Selected text »
This tutorial covers mixing C/C++ and FORTRAN together, allowing C/C++ to call
FORTRAN functions and FORTRAN to call C/C++ functions.
Integrating C/C++ and FORTRAN into a single executable relies upon
knowing how to interface the function calls, argument list and global data
structures so the symbols match in the object code during linking.
Native C layout (row-major order) is NOT equivalent to the FORTRAN layout: int a[2][3];
a[0][0]
a[0][1]
a[0][2]
a[1][0]
a[1][1]
a[1][2]
Thus:
Equivalent multidimension arrays:
FORTRAN 77: INTEGER I(2,3,4)
FORTRAN 90: INTEGER, DIMENSION(2,3,4) :: I
C: int i[4][3][2];
Accessing a FORTRAN array in C:
Native FORTRAN:
INTEGER I,J,NI,NJ
PARAMETER(NI=2,NJ=3)
INTEGER B(NI,NJ) same as B(2,3)
DO J = 1, NJ loop to 3
DO I = 1, NI loop to 2
PRINT 10, I, J, B(I,J)
10 FORMAT(‘B(', I1, ',', I1, ') =', I2)
END DO
END DO
Native C:
int a[3][2])
int i, j;
for (i = 0; i < 3; i++)
for (j = 0; j < 2; j++)
printf(“a[%d][%d] = %d\n”, i, j, a[i][j]);
C array a[3][2] memory layout:
a[0][0]
a[0][1]
a[1][0]
a[1][1]
a[2][0]
a[2][1]
In FORTRAN 90, also check out the "RESHAPE" directive.
It is best not to re-dimension multi dimensional arrays within a function. Pass array size "n" and declare array as x[n][];
Linking FORTRAN And C Subroutines:
Fortran subroutines are the equivalent of "C" functions returning "(void)".
Note:
The entry point names for some FORTRAN compilers have an underscore appended
to the name.
This is also true for common block/structure names as shown above.
FORTRAN
C
CALL SUBRA( ... )
subra_( ... )
The f77 comiler flags "-fno-underscore" and "-fno-second-underscore"
will alter the default naming in the object code and thus affect linking.
One may view the object file with the command nm (i.e.: nm file.o).
Note: The case in FORTRAN is NOT preserved and is represented in lower case in the object file. The g77 compiler option "-fsource-case-lower" is default.
GNU g77 FORTRAN can be case sensitive with the compile option "-fsource-case-preserve".

Short problem »
Using the tutorial on mixing C/C++ and FORTRAN, decide whether each statement agrees with it: (a) An object file can be inspected with the nm command. (b) In the object file, FORTRAN names keep the case used in the source code. (c) Re-dimensioning multidimensional arrays within a function is recommended. Answer each with yes or no, followed by the deciding words of the tutorial in quotation marks.

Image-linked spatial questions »
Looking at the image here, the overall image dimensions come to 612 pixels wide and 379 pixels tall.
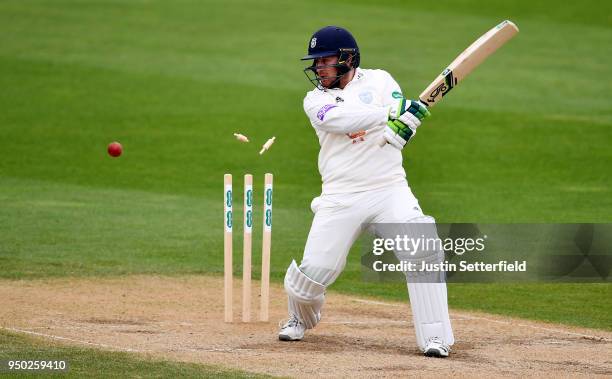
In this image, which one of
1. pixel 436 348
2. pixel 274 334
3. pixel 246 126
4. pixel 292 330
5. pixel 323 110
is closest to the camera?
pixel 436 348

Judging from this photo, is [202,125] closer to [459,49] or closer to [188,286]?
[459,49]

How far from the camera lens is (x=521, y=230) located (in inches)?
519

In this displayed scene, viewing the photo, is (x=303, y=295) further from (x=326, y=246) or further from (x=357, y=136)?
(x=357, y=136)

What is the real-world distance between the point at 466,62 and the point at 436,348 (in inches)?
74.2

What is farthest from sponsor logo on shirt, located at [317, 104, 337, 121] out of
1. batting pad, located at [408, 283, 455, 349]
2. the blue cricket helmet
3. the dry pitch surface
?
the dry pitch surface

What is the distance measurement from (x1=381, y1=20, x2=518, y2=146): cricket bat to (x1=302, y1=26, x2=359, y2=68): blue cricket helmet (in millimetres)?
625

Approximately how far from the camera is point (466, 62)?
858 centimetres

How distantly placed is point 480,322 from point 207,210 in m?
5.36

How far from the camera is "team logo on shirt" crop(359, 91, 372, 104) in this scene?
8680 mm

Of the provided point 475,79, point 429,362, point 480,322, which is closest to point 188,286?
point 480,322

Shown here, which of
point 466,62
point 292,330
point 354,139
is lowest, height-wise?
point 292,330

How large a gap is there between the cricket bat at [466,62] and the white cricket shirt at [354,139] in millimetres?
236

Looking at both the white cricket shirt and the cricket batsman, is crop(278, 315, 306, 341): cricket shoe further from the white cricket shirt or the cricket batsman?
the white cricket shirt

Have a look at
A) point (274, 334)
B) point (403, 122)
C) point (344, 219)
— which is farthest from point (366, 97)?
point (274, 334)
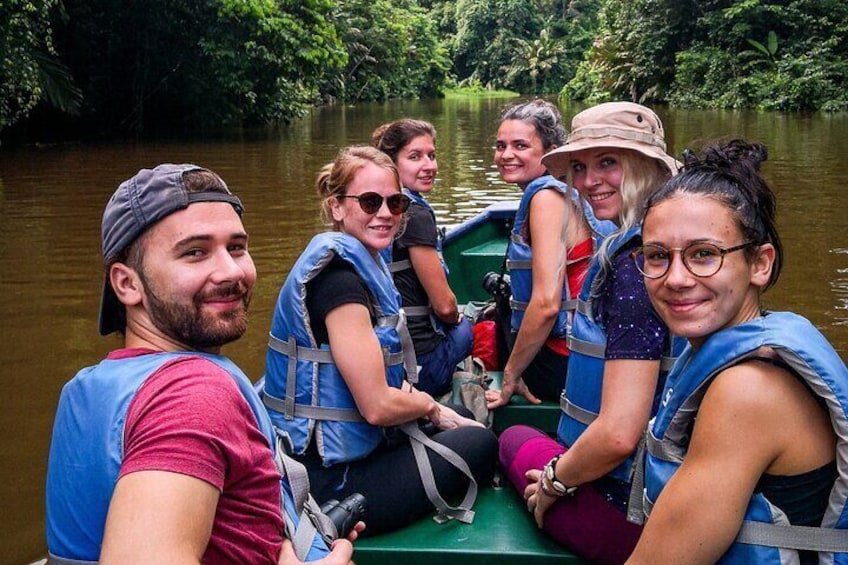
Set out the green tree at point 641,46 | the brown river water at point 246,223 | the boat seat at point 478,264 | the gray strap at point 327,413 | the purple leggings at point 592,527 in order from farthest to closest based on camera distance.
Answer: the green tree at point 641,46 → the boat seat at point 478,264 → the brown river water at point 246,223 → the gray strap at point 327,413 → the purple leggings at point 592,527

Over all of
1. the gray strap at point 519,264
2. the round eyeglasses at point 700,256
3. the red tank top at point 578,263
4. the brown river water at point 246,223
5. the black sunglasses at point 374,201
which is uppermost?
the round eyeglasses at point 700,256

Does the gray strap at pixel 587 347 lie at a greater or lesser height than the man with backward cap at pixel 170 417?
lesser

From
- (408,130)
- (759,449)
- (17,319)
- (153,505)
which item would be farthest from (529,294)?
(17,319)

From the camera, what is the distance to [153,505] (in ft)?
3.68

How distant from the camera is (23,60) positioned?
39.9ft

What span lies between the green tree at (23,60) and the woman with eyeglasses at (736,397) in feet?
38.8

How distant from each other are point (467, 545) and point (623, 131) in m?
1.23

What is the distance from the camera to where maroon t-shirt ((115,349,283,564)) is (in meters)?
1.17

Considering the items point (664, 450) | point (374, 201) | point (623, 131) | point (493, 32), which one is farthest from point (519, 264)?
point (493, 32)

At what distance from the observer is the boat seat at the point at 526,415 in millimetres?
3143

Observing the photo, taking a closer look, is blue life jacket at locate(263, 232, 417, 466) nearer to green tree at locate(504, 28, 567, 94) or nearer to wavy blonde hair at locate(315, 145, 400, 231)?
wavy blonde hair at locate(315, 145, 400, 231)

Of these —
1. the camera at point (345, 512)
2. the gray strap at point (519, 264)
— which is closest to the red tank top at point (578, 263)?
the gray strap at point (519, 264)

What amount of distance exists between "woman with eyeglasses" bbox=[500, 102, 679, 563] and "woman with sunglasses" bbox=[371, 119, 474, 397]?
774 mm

Task answer »
(a) Yes: "One may view the object file with the command nm"
(b) No: "The case in FORTRAN is NOT preserved and is represented in lower case in the object file."
(c) No: "It is best not to re-dimension multi dimensional arrays within a function."